**Work required**
Nothing but the lines from the one that contains "What is the separation" through the end of the listing should appear, set down exactly.

((

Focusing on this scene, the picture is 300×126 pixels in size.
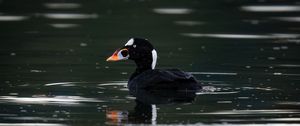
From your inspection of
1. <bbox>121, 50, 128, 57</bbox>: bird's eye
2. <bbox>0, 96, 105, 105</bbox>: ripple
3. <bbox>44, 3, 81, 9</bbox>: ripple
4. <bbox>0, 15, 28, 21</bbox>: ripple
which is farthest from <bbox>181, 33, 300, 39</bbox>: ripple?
<bbox>0, 96, 105, 105</bbox>: ripple

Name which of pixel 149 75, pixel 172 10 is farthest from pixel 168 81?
pixel 172 10

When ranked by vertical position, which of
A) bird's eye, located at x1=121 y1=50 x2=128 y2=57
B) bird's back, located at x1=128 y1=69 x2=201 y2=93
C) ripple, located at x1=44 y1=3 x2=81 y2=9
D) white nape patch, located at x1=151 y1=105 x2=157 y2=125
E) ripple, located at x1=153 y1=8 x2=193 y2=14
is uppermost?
ripple, located at x1=44 y1=3 x2=81 y2=9

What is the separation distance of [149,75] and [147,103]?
4.24 ft

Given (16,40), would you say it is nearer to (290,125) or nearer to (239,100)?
(239,100)

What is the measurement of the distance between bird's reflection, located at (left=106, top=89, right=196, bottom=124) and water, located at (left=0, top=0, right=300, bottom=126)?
1cm

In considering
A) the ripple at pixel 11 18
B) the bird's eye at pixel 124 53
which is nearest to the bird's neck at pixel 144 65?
the bird's eye at pixel 124 53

))

**Task output**
What is the separation distance of [149,75] and [147,103]?
4.24 ft

Given (16,40), would you say it is nearer to (290,125) or nearer to (239,100)?
(239,100)

What is the measurement of the distance between bird's reflection, located at (left=106, top=89, right=196, bottom=124) and water, located at (left=0, top=0, right=300, bottom=126)?
1cm

In considering
A) the ripple at pixel 11 18
B) the bird's eye at pixel 124 53
which is nearest to the bird's neck at pixel 144 65?
the bird's eye at pixel 124 53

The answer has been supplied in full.